━━ TEKSTFRAGMENT ━━

Regeling vervallen per 01-01-2022

Subsidieregeling Cultuureducatie en Muziekonderwijs 2020

Geldend van 01-01-2020 t/m 31-12-2021

Intitulé

Subsidieregeling Cultuureducatie en Muziekonderwijs 2020

Artikel 1 Begripsomschrijvingen

In deze regeling wordt verstaan onder:

  • a.

    Muziekonderwijs: erkende muziekopleidingen die voldoen aan de richtlijnen en kwaliteitseisen voor instrumentale muziekopleidingen (KunstKeur), of zoals onder meer vastgelegd in het ‘Raamleerplan voor de HaFaBra-sector’, alsmede daarmee naar inhoud en kwaliteit vergelijkbare opleidingen voor niet-HaFaBra muziekinstrumenten (zoals gitaar, piano, viool, e.d.);

  • b.

    Cultuureducatie: cultuureducatie wordt in de praktijk gehanteerd als verzamelbegrip voor kunsteducatie, erfgoededucatie en media-educatie, waarbij cultuur als doel en als middel wordt ingezet;

  • c.

━━━
━━ AANGELEVERDE GEGEVENS ━━

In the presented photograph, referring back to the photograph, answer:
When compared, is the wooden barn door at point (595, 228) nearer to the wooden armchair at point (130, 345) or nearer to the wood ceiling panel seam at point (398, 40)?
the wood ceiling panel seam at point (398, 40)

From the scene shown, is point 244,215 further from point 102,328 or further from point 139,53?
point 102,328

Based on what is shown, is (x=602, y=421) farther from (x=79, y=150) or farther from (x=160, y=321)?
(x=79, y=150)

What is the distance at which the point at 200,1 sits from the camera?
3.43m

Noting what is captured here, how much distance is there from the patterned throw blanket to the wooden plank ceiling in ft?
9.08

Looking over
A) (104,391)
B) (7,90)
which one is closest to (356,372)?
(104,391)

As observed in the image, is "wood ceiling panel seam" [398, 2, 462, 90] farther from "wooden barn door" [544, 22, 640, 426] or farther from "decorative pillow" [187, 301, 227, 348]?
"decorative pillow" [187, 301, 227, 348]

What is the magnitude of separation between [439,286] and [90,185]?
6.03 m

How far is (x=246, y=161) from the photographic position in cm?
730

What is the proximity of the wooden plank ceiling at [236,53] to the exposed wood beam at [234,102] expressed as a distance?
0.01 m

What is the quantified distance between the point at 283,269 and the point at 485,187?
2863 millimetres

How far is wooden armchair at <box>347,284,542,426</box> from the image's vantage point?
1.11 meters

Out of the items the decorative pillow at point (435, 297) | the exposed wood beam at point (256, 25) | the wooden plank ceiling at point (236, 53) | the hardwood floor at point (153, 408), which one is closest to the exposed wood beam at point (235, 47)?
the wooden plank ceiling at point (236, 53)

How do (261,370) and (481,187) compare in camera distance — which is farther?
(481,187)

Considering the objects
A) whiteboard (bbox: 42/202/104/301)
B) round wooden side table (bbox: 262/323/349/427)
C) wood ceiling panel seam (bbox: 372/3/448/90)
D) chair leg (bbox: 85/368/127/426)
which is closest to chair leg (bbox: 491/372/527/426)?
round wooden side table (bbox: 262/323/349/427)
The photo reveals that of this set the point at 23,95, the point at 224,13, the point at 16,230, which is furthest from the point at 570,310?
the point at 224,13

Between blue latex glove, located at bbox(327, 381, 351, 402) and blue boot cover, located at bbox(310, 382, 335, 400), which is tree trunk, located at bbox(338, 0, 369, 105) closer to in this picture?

━━━

▶ [OPDRACHT 1] Welke vormen van educatie vallen volgens de subsidieregeling onder het verzamelbegrip cultuureducatie?
▶ [OPDRACHT 2]
Beantwoord over de subsidieregeling:
(a) Van welke datum tot en met welke datum gold de regeling?
(b) Welke niet-HaFaBra muziekinstrumenten worden als voorbeeld genoemd?
(c) Op welke twee manieren wordt cultuur bij cultuureducatie ingezet?
▶ [OPDRACHT 3] Hervat de tekst van de subsidieregeling met de begripsomschrijving onder c.

▶ [ANTWOORD 1]
- kunsteducatie
- erfgoededucatie
- media-educatie

▶ [ANTWOORD 2]
(a) Van 01-01-2020 tot en met 31-12-2021.
(b) Gitaar, piano en viool.
(c) Als doel en als middel.

▶ [ANTWOORD 3]
    Actieve cultuureducatie: vorm van cultuureducatie, waarbij leerlingen zelf een kunstdiscipline beoefenen, zoals dans, drama, schilderen of zingen. Zij leren zich kunstzinnig uitdrukken, maar leren ook technieken en materialen kennen;

  • d.

    Receptieve cultuureducatie: vorm van cultuureducatie, waarbij leerlingen kijken of luisteren naar professionele kunstproducten zoals een theatervoorstelling, concert of tentoonstelling. Ze leren kenmerken, stijlen en stromingen herkennen;

  • e.

    Reflectieve cultuureducatie: leerlingen ‘beschouwen’ kunstproducten, zij denken, lezen, praten erover en wisselen van gedachten met elkaar. Bij zowel actieve als receptieve kunstbeoefening kan reflectie plaatsvinden. Reflectie op de kunstervaring, het eigen productieproces en de analyse hiervan vormen de essentie van kunsteducatie;

  • f.

    Cultuurparticipatie: het actief deelnemen aan het culturele leven in de vrije tijd;

  • g.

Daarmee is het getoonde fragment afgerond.